Credo che in quel momento non rimarrà quasi nulla da scoprire (ride, ndr). Però c'è un però, e mi scusi il gioco di parole (ride, ndr): sono convinto che non riusciremo mai ad arrivare a quel punto proprio alla luce della profondità dell'esperienza umana, che si può definire un mistero. Nelle relazioni umane ci sarà sempre e comunque qualcosa che ci sorprenderà sempre: questo anche al di là di tutte le app che riusciremo a costruire nell'ottica di cifrarci il più possibile.

 

Allargando il respiro, perseguire la "mission" di divulgare conoscenze, e far riflettere, attraverso l'arte è un suo tratto distintivo. Ce ne parla?

 

L'arte spesso si dimostra in grado di raggiungere vette comunicative superiori rispetto alla divulgazione classica, portando il pubblico ad interrogarsi e a riflettere su determinate tematiche, anche molto complesse. Ritengo che per molti la via d'accesso a certi concetti sia più diretta se si riesce a far vibrare alcune corde interiori attraverso, ad esempio, la poesia. Diciamo che l'ambito scientifico e quello artistico-umanistico possono aiutarsi reciprocamente ed in modo efficace.

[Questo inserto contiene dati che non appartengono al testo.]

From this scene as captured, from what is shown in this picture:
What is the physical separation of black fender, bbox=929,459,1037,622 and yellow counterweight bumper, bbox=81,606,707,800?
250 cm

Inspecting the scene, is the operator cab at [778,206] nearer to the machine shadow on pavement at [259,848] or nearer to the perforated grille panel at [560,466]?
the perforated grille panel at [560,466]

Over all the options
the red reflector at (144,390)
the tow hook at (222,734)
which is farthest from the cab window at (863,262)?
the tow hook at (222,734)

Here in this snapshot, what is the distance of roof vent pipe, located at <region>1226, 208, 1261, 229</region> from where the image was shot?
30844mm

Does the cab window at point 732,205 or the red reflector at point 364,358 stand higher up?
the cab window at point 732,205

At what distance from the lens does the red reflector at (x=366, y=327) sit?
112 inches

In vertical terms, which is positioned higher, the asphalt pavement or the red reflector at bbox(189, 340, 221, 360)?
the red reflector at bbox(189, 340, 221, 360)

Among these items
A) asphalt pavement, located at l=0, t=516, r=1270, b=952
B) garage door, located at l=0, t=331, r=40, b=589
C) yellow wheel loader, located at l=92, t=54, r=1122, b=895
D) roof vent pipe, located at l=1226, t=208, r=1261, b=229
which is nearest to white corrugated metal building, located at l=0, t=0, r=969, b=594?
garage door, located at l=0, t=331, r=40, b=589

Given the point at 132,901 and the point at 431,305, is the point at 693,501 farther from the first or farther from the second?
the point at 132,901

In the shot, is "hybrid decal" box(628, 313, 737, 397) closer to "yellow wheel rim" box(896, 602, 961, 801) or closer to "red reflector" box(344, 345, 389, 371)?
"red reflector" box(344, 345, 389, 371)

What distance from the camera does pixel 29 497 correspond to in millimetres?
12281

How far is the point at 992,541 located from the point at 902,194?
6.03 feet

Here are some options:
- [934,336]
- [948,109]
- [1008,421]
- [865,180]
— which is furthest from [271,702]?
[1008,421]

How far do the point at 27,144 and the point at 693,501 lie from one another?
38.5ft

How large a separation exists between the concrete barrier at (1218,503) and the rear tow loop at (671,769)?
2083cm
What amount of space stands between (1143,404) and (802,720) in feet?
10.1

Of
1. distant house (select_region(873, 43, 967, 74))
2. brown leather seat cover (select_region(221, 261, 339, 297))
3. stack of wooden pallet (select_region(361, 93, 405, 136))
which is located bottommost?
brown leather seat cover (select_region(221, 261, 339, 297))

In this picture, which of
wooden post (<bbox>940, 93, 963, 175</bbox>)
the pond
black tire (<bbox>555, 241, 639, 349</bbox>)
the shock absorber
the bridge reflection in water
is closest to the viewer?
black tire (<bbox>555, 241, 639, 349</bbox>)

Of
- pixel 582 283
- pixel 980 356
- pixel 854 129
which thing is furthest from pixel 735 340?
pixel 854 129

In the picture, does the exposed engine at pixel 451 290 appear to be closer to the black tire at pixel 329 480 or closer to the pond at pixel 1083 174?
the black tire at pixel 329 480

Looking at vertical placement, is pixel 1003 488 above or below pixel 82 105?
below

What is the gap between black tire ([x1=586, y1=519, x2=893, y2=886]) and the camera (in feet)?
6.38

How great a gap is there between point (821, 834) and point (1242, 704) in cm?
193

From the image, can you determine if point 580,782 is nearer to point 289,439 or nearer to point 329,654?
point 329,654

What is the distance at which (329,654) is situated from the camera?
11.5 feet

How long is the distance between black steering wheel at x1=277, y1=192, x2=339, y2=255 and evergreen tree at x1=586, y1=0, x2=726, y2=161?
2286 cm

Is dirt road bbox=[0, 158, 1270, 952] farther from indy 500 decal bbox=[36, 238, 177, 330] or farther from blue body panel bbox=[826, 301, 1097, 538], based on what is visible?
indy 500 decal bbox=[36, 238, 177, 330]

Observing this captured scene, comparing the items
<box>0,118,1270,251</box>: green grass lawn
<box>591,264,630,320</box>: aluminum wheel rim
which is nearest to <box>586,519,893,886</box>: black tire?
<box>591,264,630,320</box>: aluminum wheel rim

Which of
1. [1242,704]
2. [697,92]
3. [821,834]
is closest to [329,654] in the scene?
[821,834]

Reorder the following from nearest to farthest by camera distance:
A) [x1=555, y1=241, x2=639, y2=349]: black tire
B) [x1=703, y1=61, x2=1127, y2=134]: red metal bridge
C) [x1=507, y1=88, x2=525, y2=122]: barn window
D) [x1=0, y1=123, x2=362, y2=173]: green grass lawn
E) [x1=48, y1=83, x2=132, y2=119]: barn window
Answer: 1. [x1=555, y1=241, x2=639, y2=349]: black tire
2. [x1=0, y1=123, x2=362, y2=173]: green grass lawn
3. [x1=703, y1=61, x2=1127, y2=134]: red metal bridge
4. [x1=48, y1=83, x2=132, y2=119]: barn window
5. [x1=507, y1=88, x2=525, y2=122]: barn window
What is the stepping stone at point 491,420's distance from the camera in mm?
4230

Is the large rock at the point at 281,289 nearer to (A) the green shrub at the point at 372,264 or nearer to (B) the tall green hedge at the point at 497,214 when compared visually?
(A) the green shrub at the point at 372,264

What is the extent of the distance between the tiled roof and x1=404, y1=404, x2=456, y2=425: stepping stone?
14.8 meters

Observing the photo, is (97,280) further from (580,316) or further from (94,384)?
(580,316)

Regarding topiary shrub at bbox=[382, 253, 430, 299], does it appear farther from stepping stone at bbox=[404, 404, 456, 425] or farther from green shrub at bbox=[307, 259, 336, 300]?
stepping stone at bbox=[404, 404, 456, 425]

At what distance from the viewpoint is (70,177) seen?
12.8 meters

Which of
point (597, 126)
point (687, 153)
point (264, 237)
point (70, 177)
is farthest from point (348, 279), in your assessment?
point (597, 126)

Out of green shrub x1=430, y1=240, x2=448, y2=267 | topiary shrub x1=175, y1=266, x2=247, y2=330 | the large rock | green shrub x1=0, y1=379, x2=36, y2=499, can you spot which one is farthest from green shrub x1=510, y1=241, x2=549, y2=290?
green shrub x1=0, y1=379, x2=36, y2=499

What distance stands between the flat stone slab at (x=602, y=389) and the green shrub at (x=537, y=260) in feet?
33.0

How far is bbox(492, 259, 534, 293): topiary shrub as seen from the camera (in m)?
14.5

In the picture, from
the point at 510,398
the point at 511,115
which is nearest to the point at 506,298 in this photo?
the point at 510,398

Questo lo vedo ogni volta che mio trovo sul palcoscenico, e quello che mi ripeto è che è giusto continuare su questa strada.

 

Lei ormai è conosciutissimo in Trentino, che frequenta artisticamente da anni. Che rapporto ha con questo territorio?

 

Sono cresciuto in Umbria ma amo le montagne e in particolar modo il Trentino. Al dì là di ciò, ho sempre trovato qui un pubblico, anche quello giovanile e universitario, molto ricettivo e che dà risposte calorose. Trento è una città che ritengo aperta ai nuovi linguaggi e per questo molti nuovi progetti li ho proposti qui per la prima volta, sentendomi libero di sperimentare liberamente, e la risposta è sempre stata eccezionale.

 

Prima di salutarla, che progetti ha nel cassetto?

 

Posso dirvi che tornerò a febbraio tornerò con lo spettacolo "Solo quando lavoro sono felice": si tratta di una riflessione sul lavoro, sulla vocazione, sui soldi, sul capitalismo, sul tempo di vita di lavoro, ma anche sulla disperazione. Per quanto riguarda invece nuove idee, sto lavorando a due progetti molto ambiziosi sui quali, però, al momento devo lasciarvi con la curiosità, perché non posso svelarvi i dettagli (ride, ndr). Sicuramente ci rivedremo su un palcoscenico, questo è sicuro.